A new report from Internet titan Google examined the performance of 100,000 consumer-grade hard drives ranging from 80 to 400 GB in capacity in use in Google’s operations since 2001. The report’s conclusions: heavy use and high temperatures may not contribute to drive failure as much as “common knowledge” suggests.
In their report (PDF), Eduardo Pinheiro, Wolf-Dietrich Weber, and Luiz Andr´ Barroso wrote that, initially, they expected to find that heavier drive use would correspond with higher failure rates; instead, the results of their study hint at a more complicated pattern to drive failure—and, amusingly, hint that data from drive’s built-in SMART self-monitoring technology isn’t enough to go on when trying to predict the failure of individual drives. Some SMART parameters were found to have a strong correspondence with higher probabilities of failure—for instance, a drive was 39 times more likely to fail within 60 days of their first scan error than they were if they didn’t produce any errors. However, a large portion of Google’s failed drives showed no SMART errors at all, suggesting monitoring SMART data alone is not enough to predict individual drive failure, although it might be useful in aggregate across “populations” of drives.

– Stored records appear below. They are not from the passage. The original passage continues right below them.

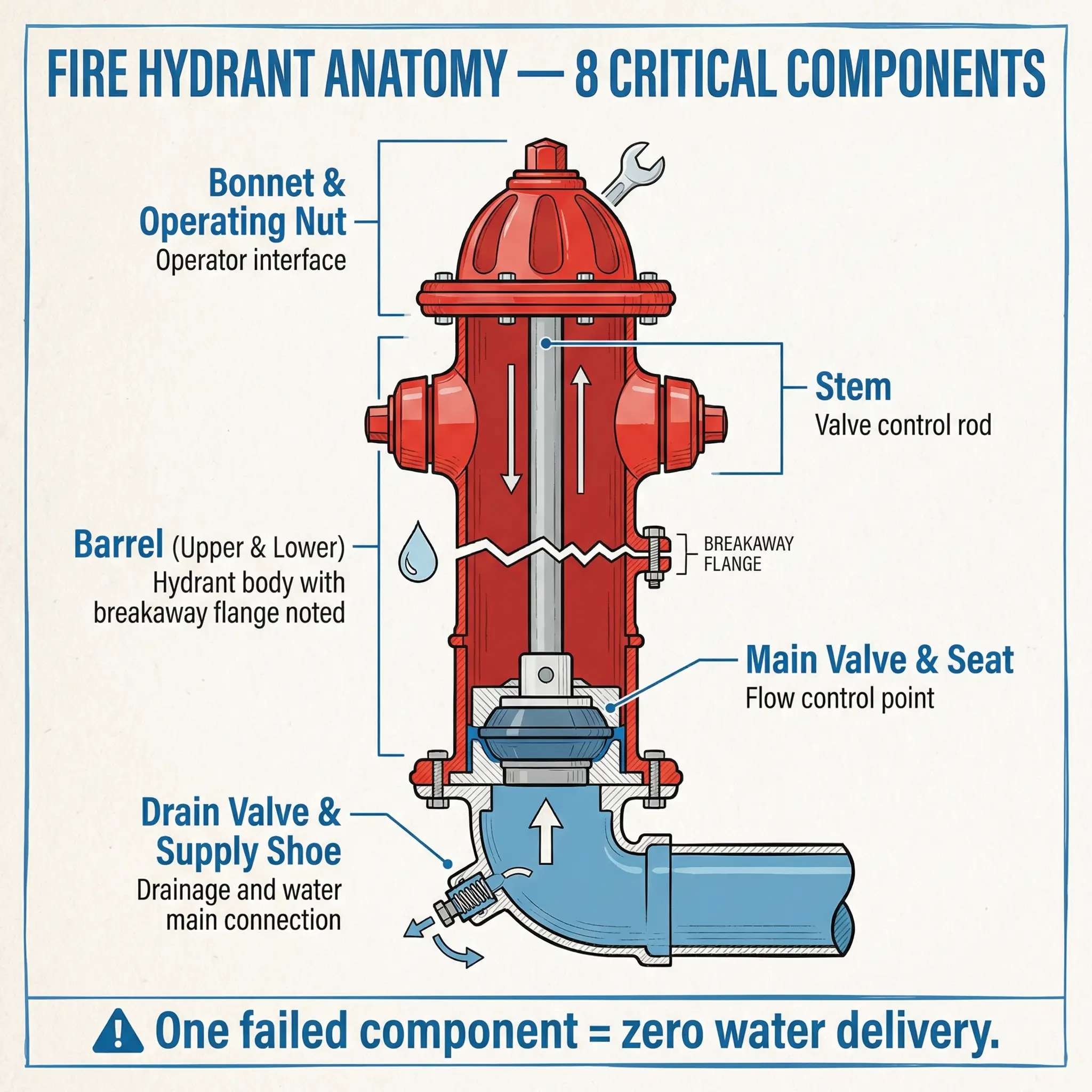 FIRE HYDRANT ANATOMY — 8 CRITICAL COMPONENTS

Bonnet & Operating Nut
Operator interface

Stem
Valve control rod

Barrel (Upper & Lower)
Hydrant body with breakaway flange noted

BREAKAWAY FLANGE

Main Valve & Seat
Flow control point

Drain Valve & Supply Shoe
Drainage and water main connection

One failed component = zero water delivery.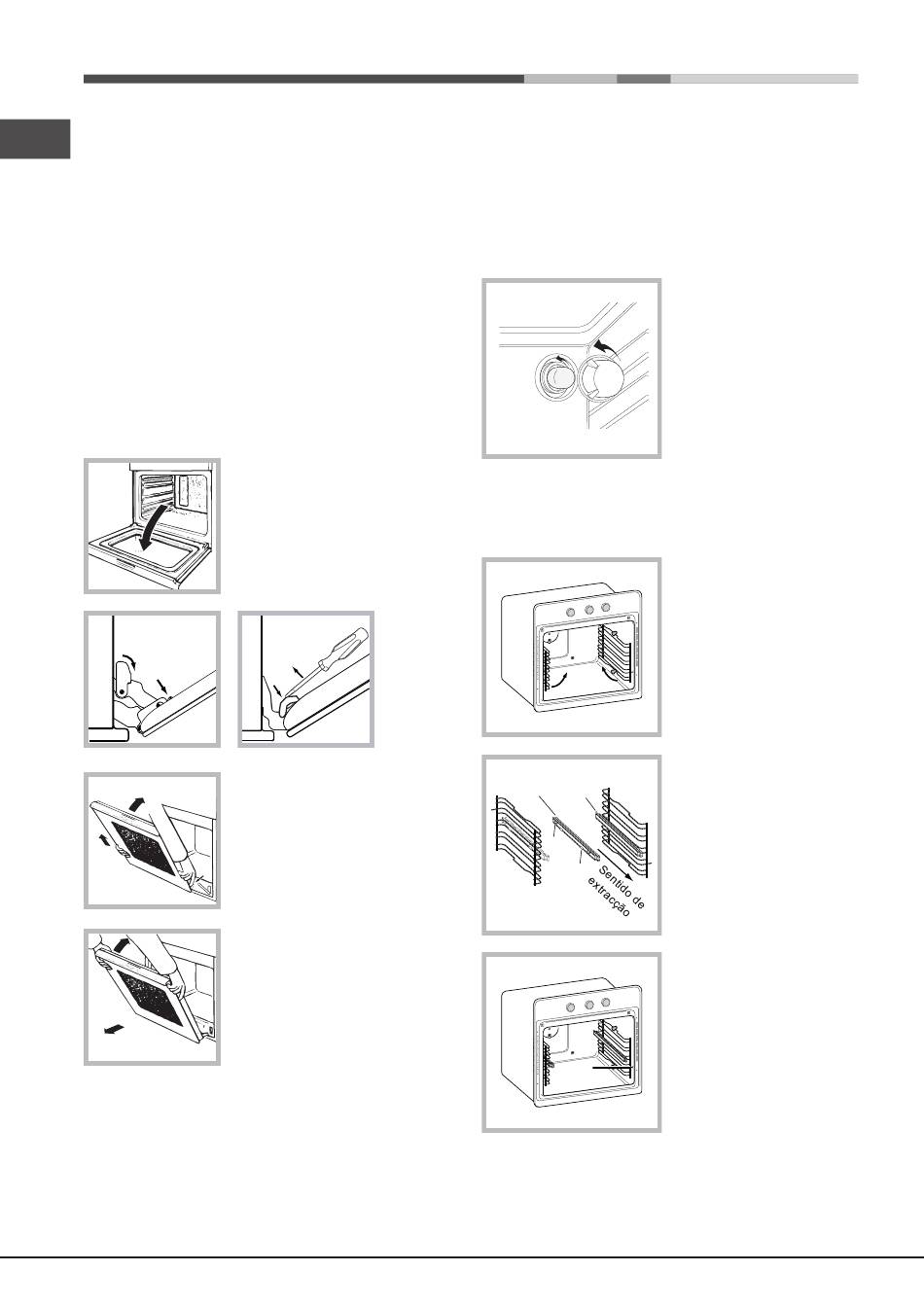 Sentido de extracção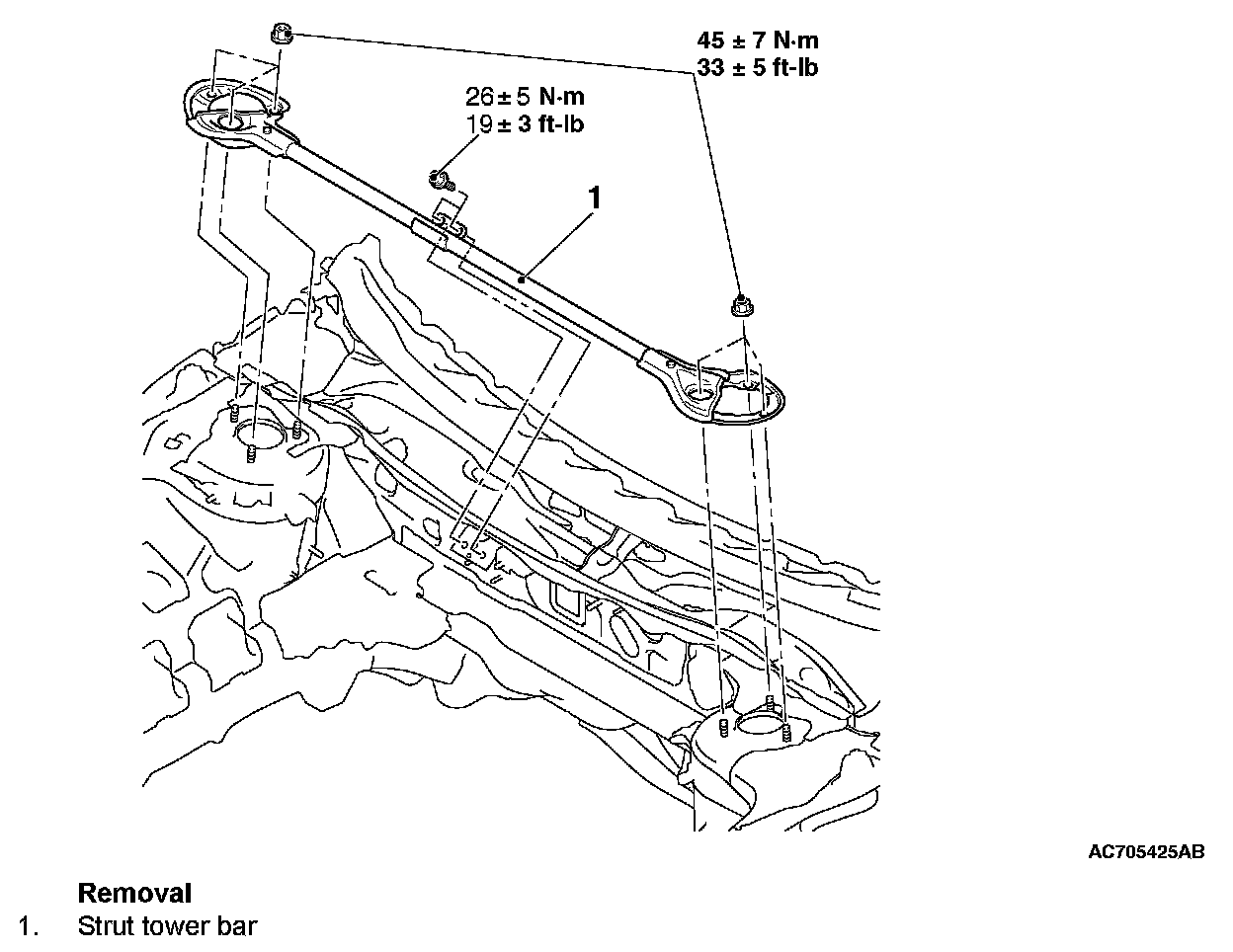 45 ± 7 N·m
33 ± 5 ft-lb

26 ± 5 N·m
19 ± 3 ft-lb

1

AC705425AB

Removal
1. Strut tower bar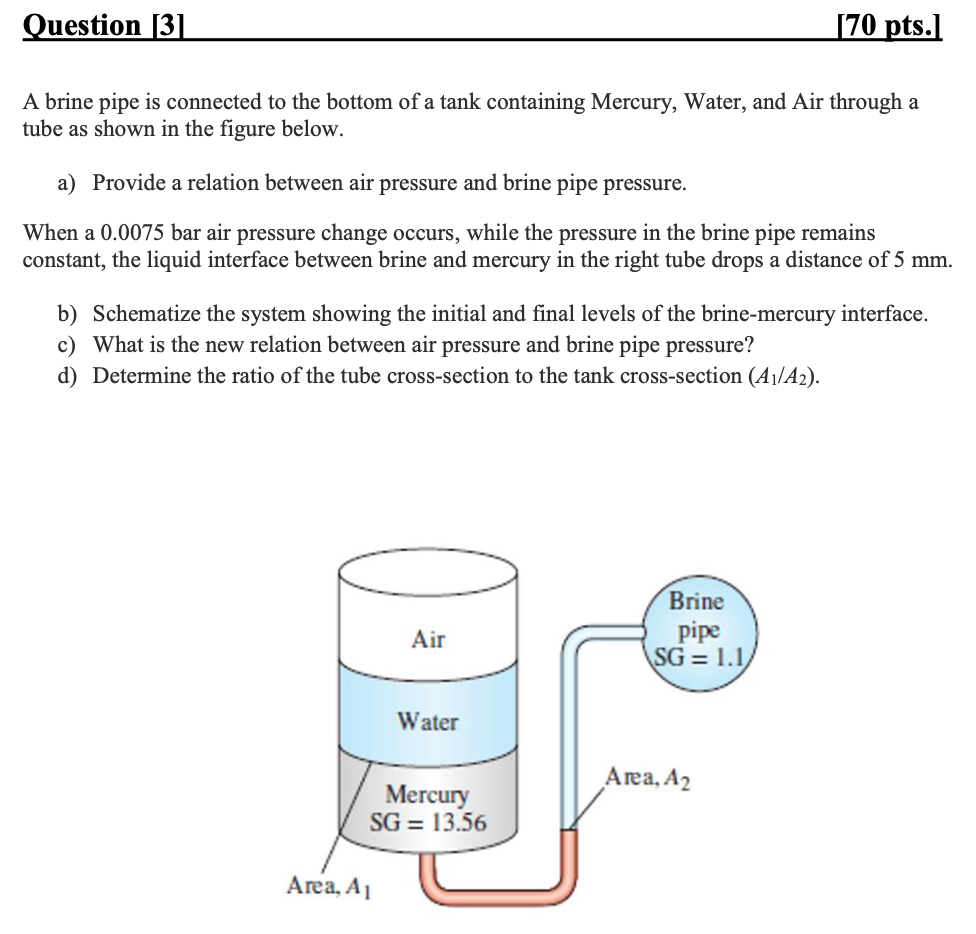 Question [3] [70 pts.]

A brine pipe is connected to the bottom of a tank containing Mercury, Water, and Air through a tube as shown in the figure below.

a) Provide a relation between air pressure and brine pipe pressure.

When a 0.0075 bar air pressure change occurs, while the pressure in the brine pipe remains constant, the liquid interface between brine and mercury in the right tube drops a distance of 5 mm.

b) Schematize the system showing the initial and final levels of the brine-mercury interface.
c) What is the new relation between air pressure and brine pipe pressure?
d) Determine the ratio of the tube cross-section to the tank cross-section ($A_1/A_2$).

Air

Water

Mercury
SG = 13.56

Area, $A_1$

Brine
pipe
SG = 1.1

Area, $A_2$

Google also found that drives less than three years old but which received heavy use were less likely to fail than drives of a similar age which received infrequent use. “One possible explanation for this behavior is the survival of the fittest theory,” the authors wrote. “Drives that survive the infant mortality phrase are the least susceptible to that failure mode, and result in a population that is more robust with respect to variation in utilization levels.”
The study also found that drive failures do not increase with the average temperature; in fact, the authors found that lower temperatures were associated with higher drive failure rates. “Only at very high temperatures,” above 45° C, “is there a slight reversal of this trend.” However, older hard drives (three years old or more) were mire likely to suffer a failure in warmer environments.
Google very politely omits mention of the observed performance of specific drives and drive manufacturers, but its results do serve as an interesting starting point for discussions of how we store our data, and what we can reasonably expect from it. As the authors note, over 90 percent of new information produced in the world is being stored on magnetic media—and, as I would note, the failure rate of hard drives is (eventually) 100 percent.